What you are asked to do: In every line of the material below, swap "camera" for "observer" and keep everything else unchanged. Leave the pictures out of your answer.

[Stored data entries]
++++++++

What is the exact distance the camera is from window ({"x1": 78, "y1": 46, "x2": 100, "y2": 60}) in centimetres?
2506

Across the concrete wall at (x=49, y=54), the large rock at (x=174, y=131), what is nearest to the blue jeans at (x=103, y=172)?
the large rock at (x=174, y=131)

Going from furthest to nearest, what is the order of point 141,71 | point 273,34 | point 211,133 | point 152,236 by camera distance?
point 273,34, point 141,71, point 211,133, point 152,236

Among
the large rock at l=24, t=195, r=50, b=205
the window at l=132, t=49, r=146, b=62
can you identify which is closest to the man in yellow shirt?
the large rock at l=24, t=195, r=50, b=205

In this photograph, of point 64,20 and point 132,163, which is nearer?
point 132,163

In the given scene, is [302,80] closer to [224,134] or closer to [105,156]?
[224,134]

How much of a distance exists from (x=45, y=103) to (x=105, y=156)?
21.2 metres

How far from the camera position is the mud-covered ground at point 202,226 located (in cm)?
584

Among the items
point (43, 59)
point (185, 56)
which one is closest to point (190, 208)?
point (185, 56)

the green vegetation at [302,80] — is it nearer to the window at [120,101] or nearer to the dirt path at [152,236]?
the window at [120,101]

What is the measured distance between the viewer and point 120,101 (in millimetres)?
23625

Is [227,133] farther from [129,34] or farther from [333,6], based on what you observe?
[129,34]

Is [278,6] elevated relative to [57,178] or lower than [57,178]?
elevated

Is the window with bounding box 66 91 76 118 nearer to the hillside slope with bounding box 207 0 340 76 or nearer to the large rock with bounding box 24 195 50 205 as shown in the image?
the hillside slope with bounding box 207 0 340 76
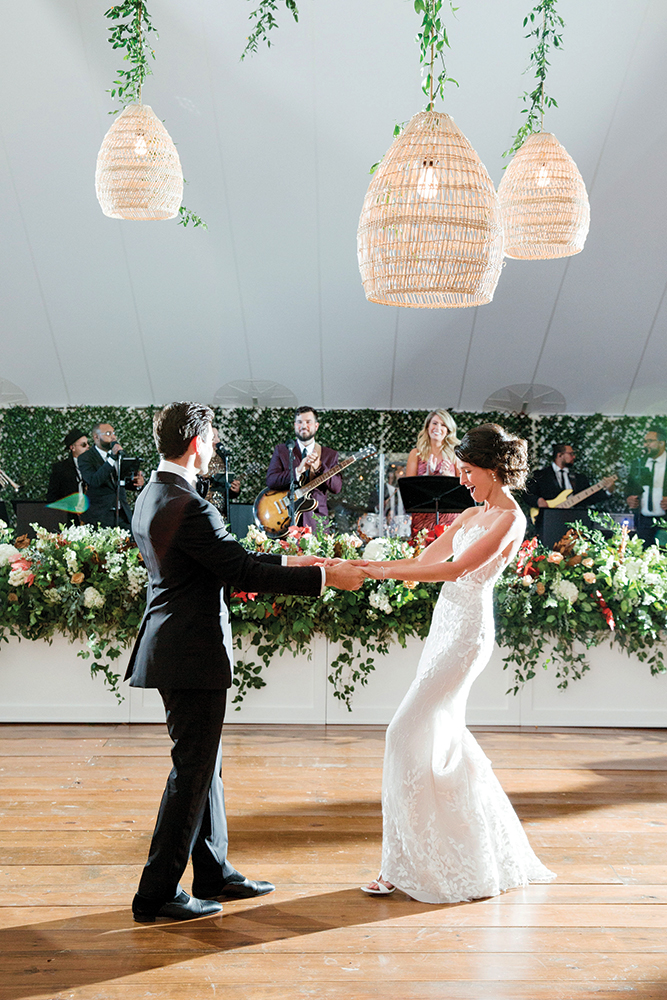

++++++++

Result below:
What is the exact distance the observer is from window ({"x1": 78, "y1": 46, "x2": 100, "y2": 60}) in centimetres?
2506

Across the concrete wall at (x=49, y=54), the large rock at (x=174, y=131), what is nearest to the blue jeans at (x=103, y=172)?
the large rock at (x=174, y=131)

Going from furthest to nearest, what is the order of point 141,71 | point 273,34 | point 211,133 | point 152,236 by observer distance?
point 273,34, point 141,71, point 211,133, point 152,236

Among
the large rock at l=24, t=195, r=50, b=205
the window at l=132, t=49, r=146, b=62
can you identify which is closest to the man in yellow shirt?
the large rock at l=24, t=195, r=50, b=205

In this photograph, of point 64,20 and point 132,163, which is nearer?
point 132,163

In the given scene, is [302,80] closer to [224,134] or closer to [105,156]?
[224,134]

How much of a distance exists from (x=45, y=103) to (x=105, y=156)?
21.2 metres

How far from the observer position is the mud-covered ground at point 202,226 located (in cm)?
584

Among the items
point (43, 59)
point (185, 56)
which one is closest to point (190, 208)?
point (185, 56)

the green vegetation at [302,80] — is it nearer to the window at [120,101] or nearer to the dirt path at [152,236]?
the window at [120,101]

What is the measured distance between the viewer and point 120,101 (in millimetres)?
23625

Is [227,133] farther from [129,34] or farther from [333,6], based on what you observe?
[129,34]

Is [278,6] elevated relative to [57,178] or lower than [57,178]?
elevated

Is the window with bounding box 66 91 76 118 nearer to the hillside slope with bounding box 207 0 340 76 or nearer to the large rock with bounding box 24 195 50 205 as shown in the image?
the hillside slope with bounding box 207 0 340 76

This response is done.